──────── DATA ENTRIES ────────
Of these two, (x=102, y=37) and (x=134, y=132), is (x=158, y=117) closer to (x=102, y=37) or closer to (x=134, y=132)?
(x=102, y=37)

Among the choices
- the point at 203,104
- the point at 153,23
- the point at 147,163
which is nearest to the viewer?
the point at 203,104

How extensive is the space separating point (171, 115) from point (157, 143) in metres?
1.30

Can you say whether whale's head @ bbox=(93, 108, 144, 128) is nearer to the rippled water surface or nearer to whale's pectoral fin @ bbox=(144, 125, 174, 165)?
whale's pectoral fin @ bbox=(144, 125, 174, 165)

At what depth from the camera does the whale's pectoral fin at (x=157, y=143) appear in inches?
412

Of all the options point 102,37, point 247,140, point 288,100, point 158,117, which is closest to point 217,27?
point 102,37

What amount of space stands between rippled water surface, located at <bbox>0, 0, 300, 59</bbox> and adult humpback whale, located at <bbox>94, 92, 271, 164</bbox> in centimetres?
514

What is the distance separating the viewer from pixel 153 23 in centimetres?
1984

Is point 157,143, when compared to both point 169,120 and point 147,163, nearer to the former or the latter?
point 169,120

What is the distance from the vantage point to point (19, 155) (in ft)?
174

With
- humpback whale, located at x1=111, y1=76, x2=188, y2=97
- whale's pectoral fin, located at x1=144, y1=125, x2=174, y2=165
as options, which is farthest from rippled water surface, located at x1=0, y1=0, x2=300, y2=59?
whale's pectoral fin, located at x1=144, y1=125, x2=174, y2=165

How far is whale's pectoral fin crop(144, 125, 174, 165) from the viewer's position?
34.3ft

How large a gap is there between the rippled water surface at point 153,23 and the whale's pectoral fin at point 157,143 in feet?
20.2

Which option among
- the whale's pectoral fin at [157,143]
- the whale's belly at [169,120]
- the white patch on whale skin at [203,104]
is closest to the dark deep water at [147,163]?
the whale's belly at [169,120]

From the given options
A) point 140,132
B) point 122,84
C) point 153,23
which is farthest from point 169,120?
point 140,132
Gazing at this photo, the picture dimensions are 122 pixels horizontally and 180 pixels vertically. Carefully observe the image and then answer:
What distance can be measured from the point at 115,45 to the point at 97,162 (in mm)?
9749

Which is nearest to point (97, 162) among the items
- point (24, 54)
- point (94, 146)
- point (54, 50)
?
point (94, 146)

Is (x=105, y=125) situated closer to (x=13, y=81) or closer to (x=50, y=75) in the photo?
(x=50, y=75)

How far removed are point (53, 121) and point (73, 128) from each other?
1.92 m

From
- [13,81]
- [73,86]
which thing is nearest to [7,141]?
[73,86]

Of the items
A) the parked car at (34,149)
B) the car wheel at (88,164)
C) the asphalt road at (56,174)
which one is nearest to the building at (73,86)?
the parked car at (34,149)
────────
> **GIVEN EXERCISE**: Change "rippled water surface" to "sea surface" everywhere in the data above, and leave every other word as it is.

> **EXPECTED ANSWER**:
Of these two, (x=102, y=37) and (x=134, y=132), is (x=158, y=117) closer to (x=102, y=37) or closer to (x=134, y=132)?
(x=102, y=37)

Among the choices
- the point at 203,104
- the point at 153,23
- the point at 147,163
which is nearest to the viewer?
the point at 203,104

How extensive is the space separating point (171, 115) from point (157, 143) in metres?
1.30

Can you say whether whale's head @ bbox=(93, 108, 144, 128) is nearer to the sea surface or nearer to whale's pectoral fin @ bbox=(144, 125, 174, 165)?
whale's pectoral fin @ bbox=(144, 125, 174, 165)

At what depth from the camera does the whale's pectoral fin at (x=157, y=143) appear in inches?
412

Of all the options point 102,37, point 247,140, point 288,100, point 158,117, which is closest to point 217,27?
point 102,37

What amount of space stands between sea surface, located at <bbox>0, 0, 300, 59</bbox> and adult humpback whale, located at <bbox>94, 92, 271, 164</bbox> in centimetres?
514

What is the distance separating the viewer from pixel 153 23 in centimetres?
1984

Is point 157,143, when compared to both point 169,120 and point 147,163, nearer to the former or the latter?
point 169,120

What is the distance from the vantage point to point (19, 155) (in ft)?
174

With
- humpback whale, located at x1=111, y1=76, x2=188, y2=97
- whale's pectoral fin, located at x1=144, y1=125, x2=174, y2=165
as options, which is farthest from sea surface, located at x1=0, y1=0, x2=300, y2=59?
whale's pectoral fin, located at x1=144, y1=125, x2=174, y2=165

How far is whale's pectoral fin crop(144, 125, 174, 165) from the viewer's position?
34.3ft

How large a gap is there between the sea surface at point 153,23 and the whale's pectoral fin at point 157,143 in feet?
20.2

Which option among
- the whale's pectoral fin at [157,143]
- the whale's belly at [169,120]
- the white patch on whale skin at [203,104]
is closest to the dark deep water at [147,163]?
the whale's belly at [169,120]

From the given options
A) point 140,132
B) point 122,84
C) point 153,23
which is farthest from point 169,120?
point 140,132
Gazing at this photo, the picture dimensions are 122 pixels horizontally and 180 pixels vertically. Carefully observe the image and then answer:
What distance can be measured from the point at 115,45 to the point at 97,162 (in mm)?
9749

Which is nearest to point (97, 162) among the items
- point (24, 54)
- point (94, 146)
- point (54, 50)
?
point (94, 146)

Is (x=105, y=125) situated closer to (x=13, y=81) or closer to (x=50, y=75) in the photo?
(x=50, y=75)

How far removed are point (53, 121) and point (73, 128) from each other?
1.92 m

From
- [13,81]
- [73,86]
which thing is nearest to [7,141]?
[73,86]

Of the items
A) the parked car at (34,149)
B) the car wheel at (88,164)
C) the asphalt road at (56,174)
which one is nearest to the building at (73,86)?
the parked car at (34,149)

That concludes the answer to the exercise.